Громол совсем не изменился с момента их последней встречи. Высокий, худощавый, в длиннополом плаще, с длинными, тронутыми проседью волосами и подстриженной бородой, он был похож на странствующего рыцаря из славного, но обедневшего рода.

– Здравствуй, Первоход, – сказал Громол, улыбнувшись.

– Здравствуй, Громол, – отозвался Глеб. – Я рад тебя видеть.

Они обнялись, затем сели на упавшее бревно, и Глеб закурил крепкую бутовую сигарету.

– Ну? – спросил охотник после паузы. – И зачем ты меня звал?

– А я тебя звал?

Громол кивнул:

– Да. Иначе бы я не пришел.

– Пожалуй, ты прав. Я очень хотел, чтобы ты появился. Я веду своих людей в Иноземье. Но не знаю толком, что это такое. Знаю лишь, что Иноземье – это другой мир. Ты можешь мне все разъяснить?

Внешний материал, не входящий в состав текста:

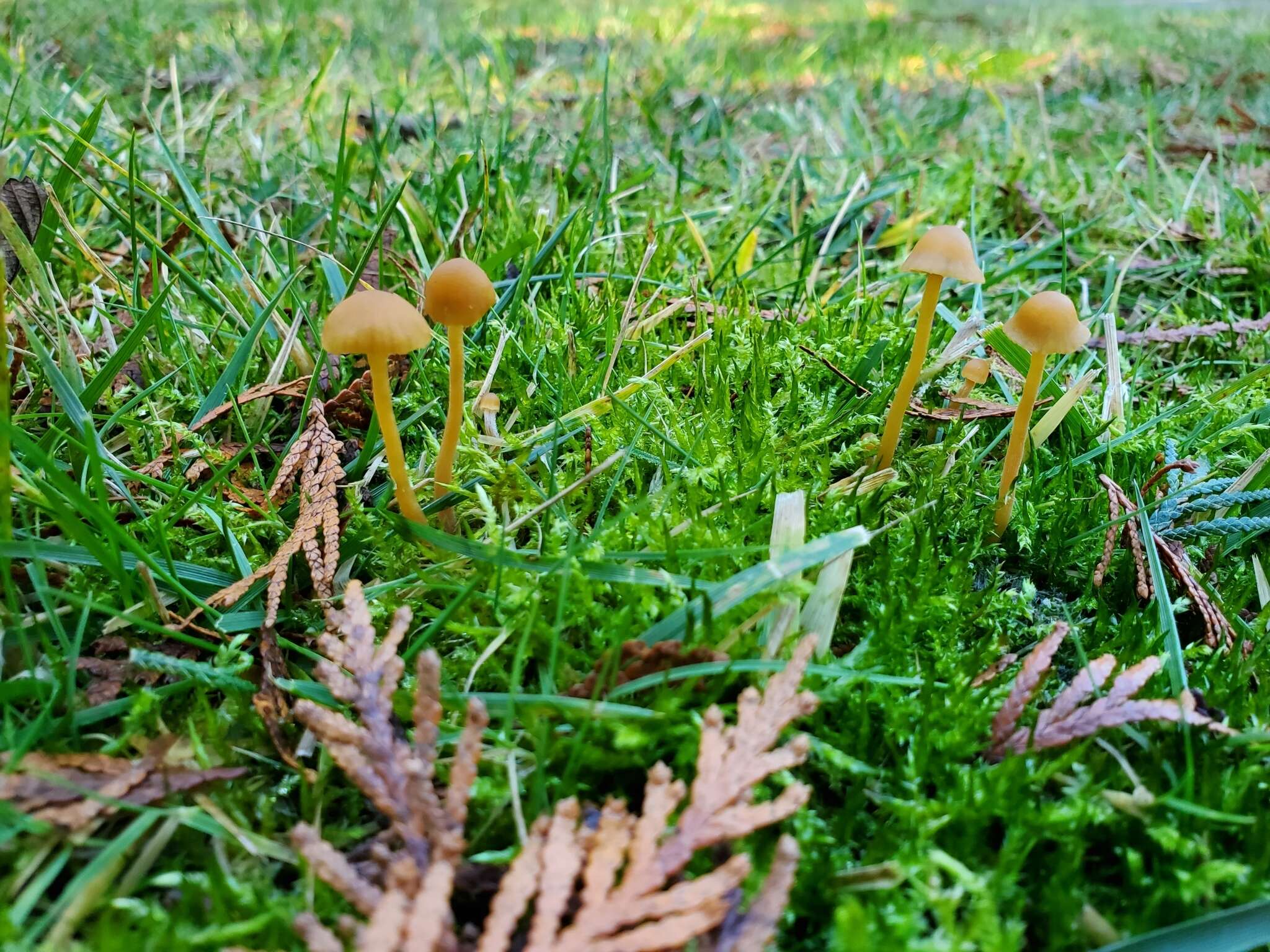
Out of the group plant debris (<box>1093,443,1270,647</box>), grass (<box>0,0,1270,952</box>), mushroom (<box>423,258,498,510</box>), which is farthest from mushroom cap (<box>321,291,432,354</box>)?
plant debris (<box>1093,443,1270,647</box>)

Несколько секунд Громол молчал, разглядывая носок своего сапога, а затем покосился на Глеба и спросил:

– А ты уверен, что проделываешь это путешествие в реальности, а не в воображаемом мире сновидений?

«Конечно, уверен!» – хотел ответить Глеб, но призадумался. Вопрос охотника насторожил Первохода и поверг его в легкую растерянность. В самом деле, как отличить сон от яви, если границы и того, и другого столь зыбки и размыты?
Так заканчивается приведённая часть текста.